Copy each line below containing "center".

> Source data:
= = = = = = =

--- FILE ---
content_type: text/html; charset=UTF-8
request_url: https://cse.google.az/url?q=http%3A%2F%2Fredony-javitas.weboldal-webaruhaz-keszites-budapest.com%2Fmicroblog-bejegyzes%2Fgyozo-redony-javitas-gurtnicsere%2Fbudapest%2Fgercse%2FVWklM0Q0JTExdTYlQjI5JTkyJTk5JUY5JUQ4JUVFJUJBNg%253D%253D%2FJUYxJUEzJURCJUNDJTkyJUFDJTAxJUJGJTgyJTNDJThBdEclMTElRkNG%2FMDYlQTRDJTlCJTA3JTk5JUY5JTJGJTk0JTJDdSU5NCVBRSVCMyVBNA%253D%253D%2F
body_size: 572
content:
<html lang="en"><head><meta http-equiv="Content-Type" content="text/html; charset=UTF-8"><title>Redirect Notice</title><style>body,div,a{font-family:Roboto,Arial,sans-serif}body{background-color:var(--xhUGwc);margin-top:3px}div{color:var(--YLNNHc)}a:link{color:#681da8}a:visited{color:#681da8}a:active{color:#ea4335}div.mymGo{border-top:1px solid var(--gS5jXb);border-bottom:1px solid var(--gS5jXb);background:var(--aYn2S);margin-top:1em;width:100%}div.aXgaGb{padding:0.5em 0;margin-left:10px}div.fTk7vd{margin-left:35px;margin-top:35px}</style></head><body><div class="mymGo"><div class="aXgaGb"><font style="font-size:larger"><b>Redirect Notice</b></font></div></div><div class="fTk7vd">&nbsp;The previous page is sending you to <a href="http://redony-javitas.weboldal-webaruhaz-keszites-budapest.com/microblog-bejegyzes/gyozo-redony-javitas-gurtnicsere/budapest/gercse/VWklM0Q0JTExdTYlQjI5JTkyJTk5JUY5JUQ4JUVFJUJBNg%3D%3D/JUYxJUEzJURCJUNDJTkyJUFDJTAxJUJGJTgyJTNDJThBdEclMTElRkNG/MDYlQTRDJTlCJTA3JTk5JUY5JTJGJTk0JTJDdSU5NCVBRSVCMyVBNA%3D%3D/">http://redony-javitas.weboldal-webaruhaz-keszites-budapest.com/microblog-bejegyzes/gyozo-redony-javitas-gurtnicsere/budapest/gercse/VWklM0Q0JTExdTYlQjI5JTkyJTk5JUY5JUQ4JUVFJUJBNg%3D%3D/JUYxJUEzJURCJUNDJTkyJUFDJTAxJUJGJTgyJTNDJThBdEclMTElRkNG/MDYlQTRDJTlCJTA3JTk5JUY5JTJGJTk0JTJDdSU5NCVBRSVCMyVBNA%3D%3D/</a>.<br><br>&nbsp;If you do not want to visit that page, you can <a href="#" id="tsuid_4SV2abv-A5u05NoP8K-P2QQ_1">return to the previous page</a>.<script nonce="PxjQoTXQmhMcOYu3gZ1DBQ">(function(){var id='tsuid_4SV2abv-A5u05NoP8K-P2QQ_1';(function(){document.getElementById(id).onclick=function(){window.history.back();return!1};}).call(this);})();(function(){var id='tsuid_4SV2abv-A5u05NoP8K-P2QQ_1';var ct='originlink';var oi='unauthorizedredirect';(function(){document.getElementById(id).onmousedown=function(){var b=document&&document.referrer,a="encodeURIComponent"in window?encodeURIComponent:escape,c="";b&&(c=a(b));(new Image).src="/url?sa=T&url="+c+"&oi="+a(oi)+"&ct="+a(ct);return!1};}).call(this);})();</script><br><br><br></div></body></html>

= = = = = = =

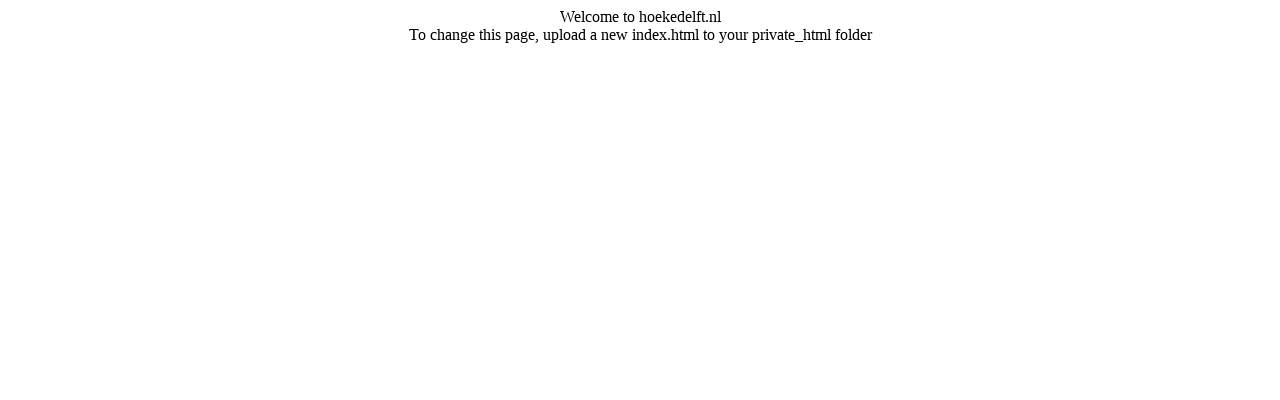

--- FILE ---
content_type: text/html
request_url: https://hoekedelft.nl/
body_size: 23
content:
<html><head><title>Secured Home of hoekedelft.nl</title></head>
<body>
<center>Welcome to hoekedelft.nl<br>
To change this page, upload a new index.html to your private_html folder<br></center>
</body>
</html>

= = = = = = =

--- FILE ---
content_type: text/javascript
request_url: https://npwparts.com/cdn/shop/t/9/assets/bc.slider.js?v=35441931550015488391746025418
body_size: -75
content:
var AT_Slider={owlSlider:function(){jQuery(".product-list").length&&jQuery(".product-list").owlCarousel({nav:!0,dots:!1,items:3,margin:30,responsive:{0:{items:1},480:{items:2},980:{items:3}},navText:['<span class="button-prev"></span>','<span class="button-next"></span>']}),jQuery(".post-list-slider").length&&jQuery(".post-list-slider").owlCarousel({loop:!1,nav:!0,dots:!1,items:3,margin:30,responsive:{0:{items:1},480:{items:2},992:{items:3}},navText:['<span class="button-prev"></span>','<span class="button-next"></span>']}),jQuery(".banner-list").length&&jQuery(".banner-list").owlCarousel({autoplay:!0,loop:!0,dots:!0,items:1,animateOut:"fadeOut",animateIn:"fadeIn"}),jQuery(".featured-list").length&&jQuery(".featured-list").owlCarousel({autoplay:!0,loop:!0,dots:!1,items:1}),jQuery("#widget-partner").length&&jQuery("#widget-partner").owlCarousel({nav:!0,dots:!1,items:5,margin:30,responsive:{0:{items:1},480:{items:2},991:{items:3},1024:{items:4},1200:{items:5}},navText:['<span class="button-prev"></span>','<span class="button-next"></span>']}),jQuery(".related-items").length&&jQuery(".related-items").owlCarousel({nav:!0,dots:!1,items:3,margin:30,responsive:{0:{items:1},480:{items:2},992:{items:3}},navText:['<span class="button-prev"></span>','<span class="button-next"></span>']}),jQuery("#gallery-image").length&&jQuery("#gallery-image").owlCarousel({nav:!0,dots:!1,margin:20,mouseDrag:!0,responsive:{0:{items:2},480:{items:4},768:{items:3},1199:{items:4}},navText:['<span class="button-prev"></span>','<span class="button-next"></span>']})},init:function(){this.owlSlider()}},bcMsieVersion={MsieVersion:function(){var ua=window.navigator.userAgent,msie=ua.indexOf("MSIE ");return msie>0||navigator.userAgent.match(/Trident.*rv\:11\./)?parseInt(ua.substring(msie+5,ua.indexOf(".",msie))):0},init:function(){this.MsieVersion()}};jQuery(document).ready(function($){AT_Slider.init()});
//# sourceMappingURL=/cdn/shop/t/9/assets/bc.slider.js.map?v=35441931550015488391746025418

= = = = = = =

> Task response:
<center>Welcome to hoekedelft.nl<br>
To change this page, upload a new index.html to your private_html folder<br></center>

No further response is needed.